IMPORTANT INFORMATION ABOUT USING PEROXIDE ON RATS! Peroxide is POISON to rats and humans, but is actually really safe to use if you use it properly. DON'T EVER USE AROUND THEIR EYES, NOSE, EARS, GENITALS OR MOUTH, JUST AVOID THE FACE AND TAIL BASE ALL TOGETHER. Don't ever submerge rats in peroxide, or peroxide solutions. Now that I've done some warnings, here's the way to use it!

Use a Q-tip or cotton ball to soak the scabbed area and the area surrounding it completely and generously, (unless near the peroxide no-no areas, then apply lightly, but enough to wet the skin with out getting to the no-no areas.) DO NOT LET RATS LICK OR SNIFF THE PEROXIDE. Gently rinse off the peroxide with clean, warm water several times, gently rubbing the areas to make sure the peroxide is coming off. (don't wash them in a 'bath,' sink or container because you don't want them sitting in a water and peroxide mixture.) After a few rinses, (peroxide washes out pretty easy,) bathe your rat like you usually would to make doubly sure there is no peroxide hiding in their fur. Dry them off gently, and let them dry and groom themselves. By this point, there shouldn't be any peroxide left and they can clean themselves. 

IF PEROXIDE GETS IN EYES, OR OTHER NO NO AREAS, RINSE IMMEDIATELY WITH CLEAN WATER, AND CONTACT A VET. This seems scary, but as I said, other then this, it's pretty safe easy to use, and doesn't irritate their skin, or burn like alcohol, it washes off easily and is cheap. (You also know exactly what's in it.) Usually, Peroxide it diluted with water, and the one I use is a 3% solution, which I believe is the commonly sold solution. 

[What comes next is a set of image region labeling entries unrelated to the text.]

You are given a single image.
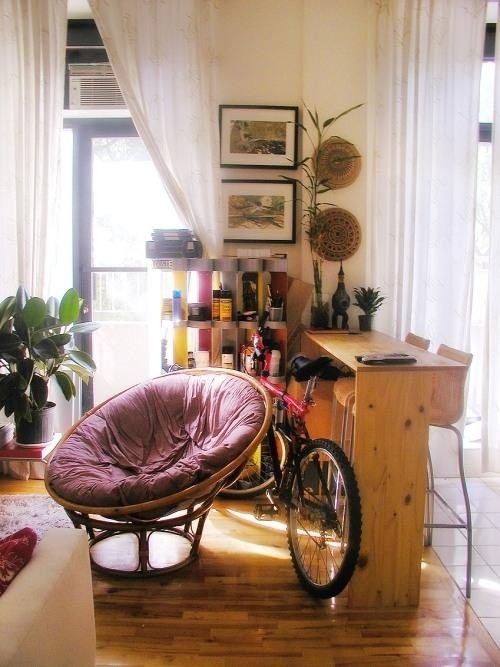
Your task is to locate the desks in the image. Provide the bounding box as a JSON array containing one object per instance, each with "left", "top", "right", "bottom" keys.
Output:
[{"left": 292, "top": 320, "right": 473, "bottom": 611}]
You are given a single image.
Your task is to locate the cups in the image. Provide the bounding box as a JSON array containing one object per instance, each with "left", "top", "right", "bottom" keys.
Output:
[
  {"left": 222, "top": 354, "right": 233, "bottom": 369},
  {"left": 196, "top": 350, "right": 210, "bottom": 367},
  {"left": 269, "top": 308, "right": 283, "bottom": 322}
]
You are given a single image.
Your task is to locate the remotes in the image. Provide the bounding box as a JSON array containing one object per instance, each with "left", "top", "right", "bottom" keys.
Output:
[{"left": 361, "top": 352, "right": 416, "bottom": 364}]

If you buy it for treating your rats, remember you can also use it to treat your own cuts and infections, and it works extremely well. With humans, it fizzes when in contact with infection, and a white foam appears. Don't be startled, that is the peroxide taking care of the infection. (I haven't seen it foam on rats they way it foams on my infections, but it might, and that is normal.) The deeper and more infected the wound is, the deeper the solution goes to get the infection out, and don't be alarmed if extremely infected areas of skin turn white during treatment. This isn't skin dying, as I have heard some people think. This happens because your skin is like a sponge, and if it's really infected, the solution pulls the infection out of the skin, which can become white from bubbling up. The skin goes back to normal a few hours after treatment, so don't be frightened. Also, the deeper the solution has to go and the more infected the area is, the more it stings, but it doesn't usually sting unless the infection is bad. 

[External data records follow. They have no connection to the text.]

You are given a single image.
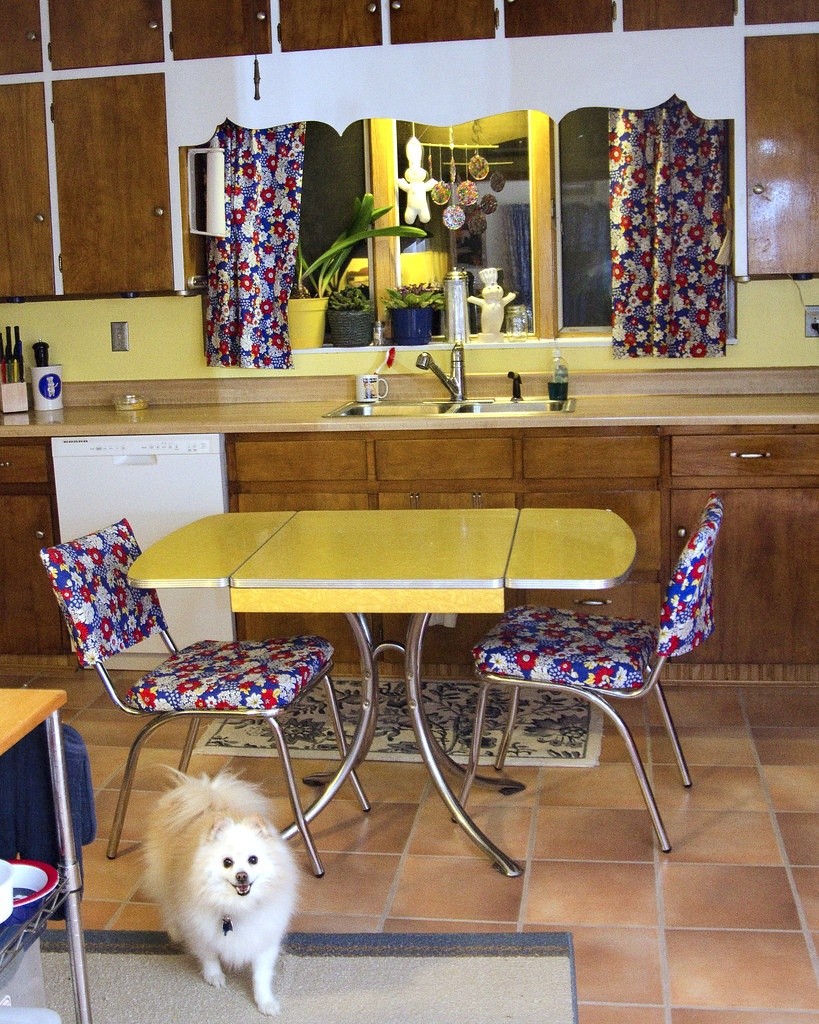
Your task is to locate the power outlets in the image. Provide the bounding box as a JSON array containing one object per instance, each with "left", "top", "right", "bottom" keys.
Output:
[
  {"left": 804, "top": 305, "right": 819, "bottom": 338},
  {"left": 109, "top": 320, "right": 134, "bottom": 353}
]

With your skin, you don't have to wash it off, you can let it dry or put a band-aid over it and it will continue to keep the area disinfected until it dries, (Rats will lick it, thus why they have to be rinsed off.) Rinse your hands after, because it is poison, but will just make you sick in small amounts. (Some people use it as mouth wash, because it's fine after rinsing, but it is gross, and foamy, and I find I can't get the taste out of my mouth.) 

Sorry about the long peroxide rant, I just want to make sure I put as much information as possible to prevent miss use of the product I'm recommending because I didn't add enough information.


----------



## Rat Daddy (Sep 25, 2011)

Although, I tend to prefer iodine for deeper wounds, I can't see any real harm that peroxide would do applied properly, but I sincerely doubt it would kill mites overall... they are likely all over the rats and cage and although it would help the scratches from becoming infected. I can't imagine how it would take care of the mite infestation... So good info on cuts and scratches... but short of doing something unwise like rat dipping, I think you would need to do more for mites. 

Cedar is used to line closets and trunks, it contains aromatic oils or other organic chemicals that are toxic to bugs. Which is likely why it's not healthy for rats... But it has and was used and for folks too young to recall, that's why it was used... Before ivermectin and revolution the cheapest and easiest way to avoid mite infestations was to bed your animals on cedar. And yes, my own experience with any wood shaving is that when it gets wet it causes problems for your animals. In my opinion this is due mostly to the wood molding, but yes, keep it dry, for sure.

Actually, I figured everyone knew how bugs breathe. It's the only reason why bugs aren't bigger than us... not having lungs limits their size to just a few layers of cells deep. If bugs had lungs we might all be serving our ant overlords. I shall defer to the expert though, and go along with diatoms scratching off their waxy coating rather than clogging their breathing vents. Either way the mites die!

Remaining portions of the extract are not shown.